さて、ここで藤原定家の登場です。「新古今和歌集」の1選者のひとりであり「歌聖とも呼ばれてゐます。
大好きな正岡子規は藤原定家を「『新古今集』の選定を見れば少しはものが解っているやうに見えるが、その歌はそくなものがない」と否定しています(正岡子規著「歌よみに與ふる書」)。

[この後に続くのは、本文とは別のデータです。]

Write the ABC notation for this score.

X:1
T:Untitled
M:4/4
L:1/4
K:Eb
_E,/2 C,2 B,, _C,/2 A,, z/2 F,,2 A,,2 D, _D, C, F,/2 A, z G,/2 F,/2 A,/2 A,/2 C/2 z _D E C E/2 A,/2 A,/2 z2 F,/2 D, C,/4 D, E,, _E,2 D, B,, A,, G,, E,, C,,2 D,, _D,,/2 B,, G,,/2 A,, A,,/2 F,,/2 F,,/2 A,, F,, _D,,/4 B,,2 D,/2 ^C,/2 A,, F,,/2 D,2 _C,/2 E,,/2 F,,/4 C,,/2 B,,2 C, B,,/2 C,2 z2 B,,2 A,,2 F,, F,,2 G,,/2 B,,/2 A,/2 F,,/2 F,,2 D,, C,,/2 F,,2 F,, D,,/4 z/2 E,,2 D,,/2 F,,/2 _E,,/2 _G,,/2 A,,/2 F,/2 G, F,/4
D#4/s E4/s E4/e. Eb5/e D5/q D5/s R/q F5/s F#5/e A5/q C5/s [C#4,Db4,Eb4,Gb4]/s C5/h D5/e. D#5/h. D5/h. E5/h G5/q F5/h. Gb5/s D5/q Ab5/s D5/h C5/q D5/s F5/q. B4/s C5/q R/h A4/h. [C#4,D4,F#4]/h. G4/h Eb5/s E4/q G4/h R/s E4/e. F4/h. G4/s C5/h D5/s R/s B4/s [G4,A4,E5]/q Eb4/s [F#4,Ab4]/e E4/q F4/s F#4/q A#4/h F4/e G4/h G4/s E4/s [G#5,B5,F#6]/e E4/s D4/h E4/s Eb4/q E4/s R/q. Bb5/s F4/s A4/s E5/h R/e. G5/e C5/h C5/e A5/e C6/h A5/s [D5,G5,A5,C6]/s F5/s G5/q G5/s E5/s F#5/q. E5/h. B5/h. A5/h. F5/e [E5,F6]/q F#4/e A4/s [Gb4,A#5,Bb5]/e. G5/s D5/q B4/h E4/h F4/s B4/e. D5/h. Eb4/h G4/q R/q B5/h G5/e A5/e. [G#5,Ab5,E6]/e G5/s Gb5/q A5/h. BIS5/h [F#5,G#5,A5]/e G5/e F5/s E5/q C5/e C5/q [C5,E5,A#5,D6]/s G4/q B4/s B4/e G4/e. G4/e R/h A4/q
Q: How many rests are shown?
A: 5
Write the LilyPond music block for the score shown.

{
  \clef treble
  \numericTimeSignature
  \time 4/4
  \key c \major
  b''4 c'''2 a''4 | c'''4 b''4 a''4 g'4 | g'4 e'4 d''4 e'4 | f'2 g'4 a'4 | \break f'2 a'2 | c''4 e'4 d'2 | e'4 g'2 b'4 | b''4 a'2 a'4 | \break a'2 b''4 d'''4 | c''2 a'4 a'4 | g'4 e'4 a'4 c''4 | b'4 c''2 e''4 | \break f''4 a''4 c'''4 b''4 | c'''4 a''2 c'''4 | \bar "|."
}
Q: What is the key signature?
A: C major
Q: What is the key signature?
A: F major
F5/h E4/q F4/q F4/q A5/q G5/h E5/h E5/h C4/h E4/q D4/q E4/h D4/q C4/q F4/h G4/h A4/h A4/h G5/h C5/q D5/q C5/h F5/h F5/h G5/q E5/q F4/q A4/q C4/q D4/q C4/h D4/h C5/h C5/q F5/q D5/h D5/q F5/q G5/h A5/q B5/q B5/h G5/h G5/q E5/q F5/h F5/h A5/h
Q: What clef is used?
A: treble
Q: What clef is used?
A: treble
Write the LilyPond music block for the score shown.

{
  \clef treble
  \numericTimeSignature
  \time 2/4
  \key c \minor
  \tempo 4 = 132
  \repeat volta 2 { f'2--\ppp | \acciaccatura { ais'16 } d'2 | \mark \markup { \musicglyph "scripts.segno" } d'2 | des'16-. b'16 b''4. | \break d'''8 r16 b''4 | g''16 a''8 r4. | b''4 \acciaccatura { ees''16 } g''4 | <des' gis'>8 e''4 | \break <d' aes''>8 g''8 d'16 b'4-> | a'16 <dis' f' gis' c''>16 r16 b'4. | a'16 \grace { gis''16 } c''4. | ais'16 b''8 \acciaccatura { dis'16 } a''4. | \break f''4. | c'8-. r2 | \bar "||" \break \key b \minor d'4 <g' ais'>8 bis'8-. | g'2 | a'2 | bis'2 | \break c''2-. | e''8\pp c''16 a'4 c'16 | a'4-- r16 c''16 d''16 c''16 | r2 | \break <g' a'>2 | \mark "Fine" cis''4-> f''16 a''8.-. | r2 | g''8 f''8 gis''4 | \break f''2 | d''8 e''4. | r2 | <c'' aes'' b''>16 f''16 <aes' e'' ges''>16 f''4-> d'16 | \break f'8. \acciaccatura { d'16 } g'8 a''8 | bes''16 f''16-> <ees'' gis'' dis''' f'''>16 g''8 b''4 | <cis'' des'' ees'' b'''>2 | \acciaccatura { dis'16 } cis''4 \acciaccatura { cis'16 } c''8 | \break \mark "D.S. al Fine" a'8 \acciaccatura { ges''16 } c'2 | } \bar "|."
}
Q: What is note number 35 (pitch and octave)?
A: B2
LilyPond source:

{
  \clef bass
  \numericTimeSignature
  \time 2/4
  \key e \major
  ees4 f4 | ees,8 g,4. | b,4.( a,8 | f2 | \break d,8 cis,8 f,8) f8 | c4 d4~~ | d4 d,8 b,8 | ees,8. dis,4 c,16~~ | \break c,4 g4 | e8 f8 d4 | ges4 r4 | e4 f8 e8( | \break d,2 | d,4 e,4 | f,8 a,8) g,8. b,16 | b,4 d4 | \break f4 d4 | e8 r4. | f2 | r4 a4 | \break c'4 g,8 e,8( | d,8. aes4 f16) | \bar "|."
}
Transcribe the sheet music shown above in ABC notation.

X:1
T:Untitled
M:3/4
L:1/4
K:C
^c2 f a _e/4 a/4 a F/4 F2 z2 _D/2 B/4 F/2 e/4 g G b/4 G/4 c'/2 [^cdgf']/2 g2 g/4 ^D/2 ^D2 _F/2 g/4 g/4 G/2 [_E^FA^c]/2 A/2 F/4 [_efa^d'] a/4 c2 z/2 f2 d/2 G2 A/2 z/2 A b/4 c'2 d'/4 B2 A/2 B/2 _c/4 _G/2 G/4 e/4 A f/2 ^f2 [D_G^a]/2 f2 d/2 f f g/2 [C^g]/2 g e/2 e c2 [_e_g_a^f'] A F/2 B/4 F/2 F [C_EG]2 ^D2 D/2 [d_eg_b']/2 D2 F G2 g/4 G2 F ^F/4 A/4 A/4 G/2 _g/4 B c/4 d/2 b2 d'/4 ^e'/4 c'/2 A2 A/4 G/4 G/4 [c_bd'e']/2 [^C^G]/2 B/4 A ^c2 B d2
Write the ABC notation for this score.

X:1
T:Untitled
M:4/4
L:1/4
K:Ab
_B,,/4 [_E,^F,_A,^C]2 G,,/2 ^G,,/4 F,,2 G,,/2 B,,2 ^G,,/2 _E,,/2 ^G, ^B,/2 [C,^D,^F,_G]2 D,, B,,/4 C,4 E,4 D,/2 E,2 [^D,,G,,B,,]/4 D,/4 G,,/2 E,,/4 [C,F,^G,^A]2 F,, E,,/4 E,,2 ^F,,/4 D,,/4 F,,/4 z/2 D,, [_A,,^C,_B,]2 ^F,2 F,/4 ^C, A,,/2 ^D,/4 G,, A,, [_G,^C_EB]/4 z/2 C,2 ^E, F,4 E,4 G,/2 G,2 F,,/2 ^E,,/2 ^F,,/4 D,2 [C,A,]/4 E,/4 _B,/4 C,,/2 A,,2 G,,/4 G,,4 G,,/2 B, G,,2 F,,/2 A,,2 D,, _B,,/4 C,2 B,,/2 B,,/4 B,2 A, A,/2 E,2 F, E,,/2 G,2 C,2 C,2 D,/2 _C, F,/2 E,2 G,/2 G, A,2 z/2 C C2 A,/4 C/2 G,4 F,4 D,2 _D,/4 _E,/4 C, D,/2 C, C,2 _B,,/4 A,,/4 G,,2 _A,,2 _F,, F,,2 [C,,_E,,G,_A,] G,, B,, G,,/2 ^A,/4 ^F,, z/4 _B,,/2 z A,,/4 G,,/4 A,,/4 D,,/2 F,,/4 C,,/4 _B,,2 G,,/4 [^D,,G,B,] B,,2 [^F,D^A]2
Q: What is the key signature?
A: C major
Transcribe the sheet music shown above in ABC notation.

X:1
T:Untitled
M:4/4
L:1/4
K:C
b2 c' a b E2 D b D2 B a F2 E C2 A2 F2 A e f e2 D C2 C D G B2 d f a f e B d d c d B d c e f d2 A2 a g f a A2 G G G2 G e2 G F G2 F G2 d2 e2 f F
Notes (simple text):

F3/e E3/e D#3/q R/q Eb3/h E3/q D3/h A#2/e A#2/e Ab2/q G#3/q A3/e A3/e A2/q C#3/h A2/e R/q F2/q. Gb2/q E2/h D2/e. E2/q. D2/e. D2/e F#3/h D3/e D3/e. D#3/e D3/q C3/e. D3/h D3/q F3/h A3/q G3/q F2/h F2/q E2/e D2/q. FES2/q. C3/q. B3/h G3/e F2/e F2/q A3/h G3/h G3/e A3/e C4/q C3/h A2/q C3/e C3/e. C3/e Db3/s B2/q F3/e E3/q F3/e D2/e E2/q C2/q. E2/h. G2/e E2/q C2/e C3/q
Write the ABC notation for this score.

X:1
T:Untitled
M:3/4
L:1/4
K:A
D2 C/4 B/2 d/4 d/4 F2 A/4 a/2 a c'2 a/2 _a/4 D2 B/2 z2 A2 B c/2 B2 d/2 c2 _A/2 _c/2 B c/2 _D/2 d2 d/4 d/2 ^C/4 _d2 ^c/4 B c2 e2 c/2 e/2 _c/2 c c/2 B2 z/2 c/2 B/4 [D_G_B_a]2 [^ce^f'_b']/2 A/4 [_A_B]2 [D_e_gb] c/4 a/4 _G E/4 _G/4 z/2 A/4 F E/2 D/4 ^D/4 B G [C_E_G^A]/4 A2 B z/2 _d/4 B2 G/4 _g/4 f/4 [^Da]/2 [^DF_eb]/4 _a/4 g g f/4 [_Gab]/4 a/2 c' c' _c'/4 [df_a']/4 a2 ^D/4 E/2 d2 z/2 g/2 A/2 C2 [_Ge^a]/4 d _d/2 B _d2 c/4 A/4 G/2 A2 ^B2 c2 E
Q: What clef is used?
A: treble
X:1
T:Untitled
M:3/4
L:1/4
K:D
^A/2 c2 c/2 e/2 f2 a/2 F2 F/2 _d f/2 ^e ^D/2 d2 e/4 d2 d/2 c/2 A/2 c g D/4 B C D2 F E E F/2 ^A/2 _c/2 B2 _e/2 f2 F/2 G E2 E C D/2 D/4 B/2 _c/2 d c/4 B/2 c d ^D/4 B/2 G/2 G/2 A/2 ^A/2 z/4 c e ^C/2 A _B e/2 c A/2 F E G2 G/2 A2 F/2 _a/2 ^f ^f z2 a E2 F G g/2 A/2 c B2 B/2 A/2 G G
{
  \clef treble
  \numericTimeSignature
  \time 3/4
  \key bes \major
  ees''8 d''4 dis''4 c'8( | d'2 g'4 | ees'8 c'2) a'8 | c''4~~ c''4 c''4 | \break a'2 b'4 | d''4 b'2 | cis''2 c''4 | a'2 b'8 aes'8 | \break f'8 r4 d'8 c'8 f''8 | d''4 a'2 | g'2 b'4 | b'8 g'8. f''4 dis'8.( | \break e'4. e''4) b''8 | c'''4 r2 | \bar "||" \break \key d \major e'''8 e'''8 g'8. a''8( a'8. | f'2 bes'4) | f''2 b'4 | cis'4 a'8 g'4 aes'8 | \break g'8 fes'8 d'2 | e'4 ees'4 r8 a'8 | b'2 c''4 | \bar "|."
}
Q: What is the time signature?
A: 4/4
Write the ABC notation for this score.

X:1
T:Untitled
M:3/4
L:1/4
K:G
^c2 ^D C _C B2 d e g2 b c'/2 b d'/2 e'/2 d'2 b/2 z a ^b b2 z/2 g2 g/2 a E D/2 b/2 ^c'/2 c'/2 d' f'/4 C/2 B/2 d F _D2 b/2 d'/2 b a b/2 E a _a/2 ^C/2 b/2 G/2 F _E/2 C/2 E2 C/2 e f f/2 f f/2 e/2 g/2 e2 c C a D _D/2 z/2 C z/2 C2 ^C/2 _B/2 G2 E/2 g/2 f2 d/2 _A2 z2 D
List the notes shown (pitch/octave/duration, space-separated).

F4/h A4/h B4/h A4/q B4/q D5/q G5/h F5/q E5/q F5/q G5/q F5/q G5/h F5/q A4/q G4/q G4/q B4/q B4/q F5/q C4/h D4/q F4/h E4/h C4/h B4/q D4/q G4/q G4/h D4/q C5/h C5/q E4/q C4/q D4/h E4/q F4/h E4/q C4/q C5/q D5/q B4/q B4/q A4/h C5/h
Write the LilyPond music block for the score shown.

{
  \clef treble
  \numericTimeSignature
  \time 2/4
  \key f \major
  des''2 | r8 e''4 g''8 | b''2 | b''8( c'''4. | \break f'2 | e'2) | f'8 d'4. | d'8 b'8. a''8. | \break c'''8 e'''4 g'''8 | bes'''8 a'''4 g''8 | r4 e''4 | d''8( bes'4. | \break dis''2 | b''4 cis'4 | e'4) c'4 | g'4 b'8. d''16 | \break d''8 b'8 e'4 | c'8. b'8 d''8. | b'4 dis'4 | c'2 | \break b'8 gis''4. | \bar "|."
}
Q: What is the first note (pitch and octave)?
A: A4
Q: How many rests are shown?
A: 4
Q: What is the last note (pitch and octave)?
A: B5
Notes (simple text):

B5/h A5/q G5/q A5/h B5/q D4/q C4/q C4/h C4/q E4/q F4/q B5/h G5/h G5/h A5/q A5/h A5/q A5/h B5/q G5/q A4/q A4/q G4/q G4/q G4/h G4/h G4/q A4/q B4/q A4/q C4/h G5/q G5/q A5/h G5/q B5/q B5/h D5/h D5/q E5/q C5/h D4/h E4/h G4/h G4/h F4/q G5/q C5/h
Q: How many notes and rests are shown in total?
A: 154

でも、こと「古典」といふ範疇を考えると、藤原定家がいなければ、源氏物語をはじめとした我が國の古典は、葬り去られていたかもしれないのです。
次囘から、この重大なる我が國の事件をみていきます。
さて、光源氏の出發の日が近づきます。いろいろなところへけじめをつけに行きます。
まずは、なんと言つても先帝「桐壺帝」の御陵へ參拝。
そして、月が出る前に、まず藤壺の尼君のもとへ。
とにかく、源氏物語を讀むときに、軸となるのがこの「桐壺(光源氏の母)-藤壺」ラインです。特に前半では。桐壺の次の后である藤壺は、桐壺そつくりです。今の光源氏の正妻である 紫の上(若紫)は、藤壺の姪に當たります。
その他のラインは、第二帖「雨夜の品定め」で、光源氏が頭中將ら仲間たちと、どんな女がいいかを論じるところからきてゐます。
藤壺のもとを訪ねた光源氏ですが、藤壺の出家されてはたまりません。
でも、二人の懸念は、東宮(皇太子)のことです。先帝 桐壺帝と藤壺の子といふことになつてゐますが、実は、光源氏と藤壺の子です。その秘密は二人しか知りません。
今の、帝は、朱雀帝。右大臣家ラインです。つまり、光源氏の政敵。特に弘徽殿女御(こきでんのにょうご)が。